▶ [Problems to solve]:
A) In the blog post about a Halloween party in Argentina, why was the writer concerned at first about how successful the party would be?
B) Quote the passage of the Halloween party blog post between "Nothing kicks a" and "those feisty vampires.", inclusive.

▶ [Reading text]:

Kristian’s Blog

Exploration and Adventure in South America.

Archive for October, 2006

An Occasion to Dress Up

Posted by kristiankerr on October 31, 2006

Our secret plan to subvert the staid and steady Argentine culture with frivolity and mayhem was a smashing success. Halloween is not celebrated here, although many are aware of it’s existence. We were concerned, at first, about the success rate that we might have what with all the questions and concerns about dressing up we were receiving from our invitees. I thought they wouldn’t really get into it, but boy was I wrong. Rather than being timid about the putting on costumes, everyone put a lot into their costumes. It was as if the human desire to dress up as something you are not, to escape who you are supposed to be, had been repressed, and we opened up the floodgates. It was fun chatting and dancing and drinking. We even had two jack-o-lanterns. One was mine and a guy from Montana (the state) brought and carved the other one. I guess the repressed need to hollow out a squash and carve a face in it is not as deep as the one to costume up.

the one on the far right is not a transvestite.

Nothing kicks a Halloween party into high gear as much as the arrival of the transvestites. These guys, like the rest, made their costumes from scratch. The kitty-cat, in particular was quite elaborate. The karate boys (not transvestites) put on a good showing as the Powder Puff Girls. Our Mendocina sister, Lula and Danish friend, Astrid, tried to drain everyone of their blood. And like the good Argentines we strive to be, we stayed up all night until the sun of the following day shone brightly enough to evaporate those feisty vampires.

[Spatial relation data]
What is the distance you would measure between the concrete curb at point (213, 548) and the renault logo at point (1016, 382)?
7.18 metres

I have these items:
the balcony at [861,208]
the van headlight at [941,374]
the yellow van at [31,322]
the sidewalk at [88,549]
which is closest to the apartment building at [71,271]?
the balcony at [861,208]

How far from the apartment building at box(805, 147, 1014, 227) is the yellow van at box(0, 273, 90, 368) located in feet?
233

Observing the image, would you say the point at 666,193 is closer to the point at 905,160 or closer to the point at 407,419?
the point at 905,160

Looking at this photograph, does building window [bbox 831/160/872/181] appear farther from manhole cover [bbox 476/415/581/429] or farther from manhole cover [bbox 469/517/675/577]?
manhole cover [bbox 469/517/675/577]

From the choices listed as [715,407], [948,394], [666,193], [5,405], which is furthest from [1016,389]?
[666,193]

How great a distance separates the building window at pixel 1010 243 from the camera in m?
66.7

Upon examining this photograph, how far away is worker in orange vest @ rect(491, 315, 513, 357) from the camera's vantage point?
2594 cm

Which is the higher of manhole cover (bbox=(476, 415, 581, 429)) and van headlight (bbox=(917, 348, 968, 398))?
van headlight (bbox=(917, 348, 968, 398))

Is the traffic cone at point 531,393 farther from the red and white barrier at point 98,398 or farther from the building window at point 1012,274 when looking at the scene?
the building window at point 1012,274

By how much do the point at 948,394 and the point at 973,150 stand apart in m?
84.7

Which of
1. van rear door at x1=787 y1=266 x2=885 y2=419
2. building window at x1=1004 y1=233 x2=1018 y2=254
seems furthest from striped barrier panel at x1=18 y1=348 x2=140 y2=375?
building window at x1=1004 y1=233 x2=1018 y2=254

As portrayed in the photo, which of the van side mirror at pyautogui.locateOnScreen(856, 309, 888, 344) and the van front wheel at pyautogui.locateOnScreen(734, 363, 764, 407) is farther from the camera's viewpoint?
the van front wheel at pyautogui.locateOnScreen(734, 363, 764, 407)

▶ [Answers to the exercise]:
A) The writer was concerned because the invitees had been sending many questions and concerns about dressing up. Halloween is not celebrated in Argentina, and the writer thought the guests might not really get into it.

B)
Nothing kicks a Halloween party into high gear as much as the arrival of the transvestites. These guys, like the rest, made their costumes from scratch. The kitty-cat, in particular was quite elaborate. The karate boys (not transvestites) put on a good showing as the Powder Puff Girls. Our Mendocina sister, Lula and Danish friend, Astrid, tried to drain everyone of their blood. And like the good Argentines we strive to be, we stayed up all night until the sun of the following day shone brightly enough to evaporate those feisty vampires.